= Amat-Mamu =

Babylonian scribe

Amat-Mamu (c. 1764 BC - c. 1711 BC) was a Babylonian nadītu priestess. She lived in a closed nadītu community in Sippar, where she worked as a scribe.

Amat-Mamu was born around 1764 BC, and she was consecrated as a Babylonian nadītu, a priestess of the god Shamash. Her name translates to "woman servant of Mamu", Mamu being the daughter of Shamash. As a nadītu, Amat-Mamu lived in a walled quarter in Sippar, the gagûm, which was separated from the rest of the city. She was allowed to own land, but not to marry or have children.

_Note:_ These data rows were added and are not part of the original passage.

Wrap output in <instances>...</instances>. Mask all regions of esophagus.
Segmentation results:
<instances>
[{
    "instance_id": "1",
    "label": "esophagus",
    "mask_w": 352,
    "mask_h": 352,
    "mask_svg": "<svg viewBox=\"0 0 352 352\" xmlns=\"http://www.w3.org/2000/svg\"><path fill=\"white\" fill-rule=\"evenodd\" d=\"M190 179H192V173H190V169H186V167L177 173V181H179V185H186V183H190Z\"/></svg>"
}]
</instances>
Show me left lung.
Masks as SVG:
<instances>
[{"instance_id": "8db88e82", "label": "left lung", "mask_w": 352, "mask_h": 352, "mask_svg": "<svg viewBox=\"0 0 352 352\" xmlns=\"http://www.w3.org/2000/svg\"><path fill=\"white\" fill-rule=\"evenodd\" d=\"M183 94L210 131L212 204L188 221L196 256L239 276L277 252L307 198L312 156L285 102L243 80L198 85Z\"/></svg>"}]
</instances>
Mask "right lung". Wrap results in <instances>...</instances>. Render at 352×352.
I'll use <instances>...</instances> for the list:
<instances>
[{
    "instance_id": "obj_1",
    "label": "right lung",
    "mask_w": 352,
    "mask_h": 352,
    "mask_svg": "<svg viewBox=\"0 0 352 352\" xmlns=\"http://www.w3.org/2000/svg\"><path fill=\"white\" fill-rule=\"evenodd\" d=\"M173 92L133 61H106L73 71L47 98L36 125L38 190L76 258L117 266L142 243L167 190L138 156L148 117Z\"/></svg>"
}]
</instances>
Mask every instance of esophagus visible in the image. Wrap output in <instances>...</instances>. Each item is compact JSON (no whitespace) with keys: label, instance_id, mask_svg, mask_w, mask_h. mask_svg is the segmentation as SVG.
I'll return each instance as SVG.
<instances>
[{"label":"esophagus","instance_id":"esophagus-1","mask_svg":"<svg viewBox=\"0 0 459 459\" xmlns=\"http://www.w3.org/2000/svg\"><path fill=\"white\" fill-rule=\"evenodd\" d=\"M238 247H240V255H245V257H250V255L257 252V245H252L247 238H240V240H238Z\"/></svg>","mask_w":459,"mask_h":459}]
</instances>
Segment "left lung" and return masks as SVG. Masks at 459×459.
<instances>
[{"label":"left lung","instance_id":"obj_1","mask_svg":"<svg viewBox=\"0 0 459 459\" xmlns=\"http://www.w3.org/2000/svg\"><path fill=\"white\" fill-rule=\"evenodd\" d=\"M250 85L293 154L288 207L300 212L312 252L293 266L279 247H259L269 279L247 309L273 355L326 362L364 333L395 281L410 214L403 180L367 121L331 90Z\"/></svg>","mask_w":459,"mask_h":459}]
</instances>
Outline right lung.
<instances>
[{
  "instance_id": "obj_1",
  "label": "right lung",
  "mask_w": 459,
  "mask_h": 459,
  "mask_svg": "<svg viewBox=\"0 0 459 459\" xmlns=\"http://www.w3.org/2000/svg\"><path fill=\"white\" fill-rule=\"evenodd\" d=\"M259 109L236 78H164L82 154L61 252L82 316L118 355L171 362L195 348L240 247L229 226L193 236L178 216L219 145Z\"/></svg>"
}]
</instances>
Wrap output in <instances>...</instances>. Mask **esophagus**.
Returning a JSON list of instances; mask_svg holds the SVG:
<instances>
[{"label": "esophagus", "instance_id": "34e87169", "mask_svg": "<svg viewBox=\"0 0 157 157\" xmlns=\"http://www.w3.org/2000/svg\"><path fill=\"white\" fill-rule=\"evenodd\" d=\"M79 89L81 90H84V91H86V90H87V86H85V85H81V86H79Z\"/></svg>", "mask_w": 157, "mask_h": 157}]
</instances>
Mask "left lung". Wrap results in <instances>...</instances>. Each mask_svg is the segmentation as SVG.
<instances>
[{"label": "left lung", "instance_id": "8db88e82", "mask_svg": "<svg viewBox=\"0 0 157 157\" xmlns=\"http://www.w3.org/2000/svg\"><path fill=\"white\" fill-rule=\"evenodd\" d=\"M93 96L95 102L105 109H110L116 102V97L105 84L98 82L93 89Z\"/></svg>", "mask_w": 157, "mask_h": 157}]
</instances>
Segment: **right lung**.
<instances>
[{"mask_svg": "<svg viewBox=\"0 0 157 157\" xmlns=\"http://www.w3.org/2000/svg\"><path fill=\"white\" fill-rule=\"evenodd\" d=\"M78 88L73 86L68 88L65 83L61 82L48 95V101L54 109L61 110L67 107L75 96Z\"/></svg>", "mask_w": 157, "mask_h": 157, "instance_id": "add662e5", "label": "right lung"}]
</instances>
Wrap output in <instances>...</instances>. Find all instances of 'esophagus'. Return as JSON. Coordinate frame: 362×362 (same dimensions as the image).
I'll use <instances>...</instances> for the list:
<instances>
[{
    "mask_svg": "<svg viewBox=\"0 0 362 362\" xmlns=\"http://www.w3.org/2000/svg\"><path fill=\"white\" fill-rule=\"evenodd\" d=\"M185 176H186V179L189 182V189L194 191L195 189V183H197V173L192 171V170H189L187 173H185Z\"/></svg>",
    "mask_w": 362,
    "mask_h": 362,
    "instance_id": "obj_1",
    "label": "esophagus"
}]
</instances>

Amat-Mamu worked as a scribe in the gagûm. Though the scribes were traditionally men in Sippar, the nadītu rarely interacted with men. Because of this, Amat-Mamu was one of several women in the community who was taught to read and write so she could work as a scribe when no men were present. Archeologists know of her role as a scribe because they were expected to sign their names to tablets that they produced. Three known documents that Amat-Mamu produced were under three different kings—Hammurabi, Samsu-iluna, and Abi-Eshuh—indicating that she worked as a scribe for at least 40 years. She died around 1711 BC. Though works to female scribes were common under the reigns of Hammurabi and Samsu-iluna, Amat-Mamu is the only female scribe to have a surviving work by the time of Abi-Eshuh.

Amat-Mamu was one of the women whose names were written on the Heritage Floor of the installation artwork The Dinner Party.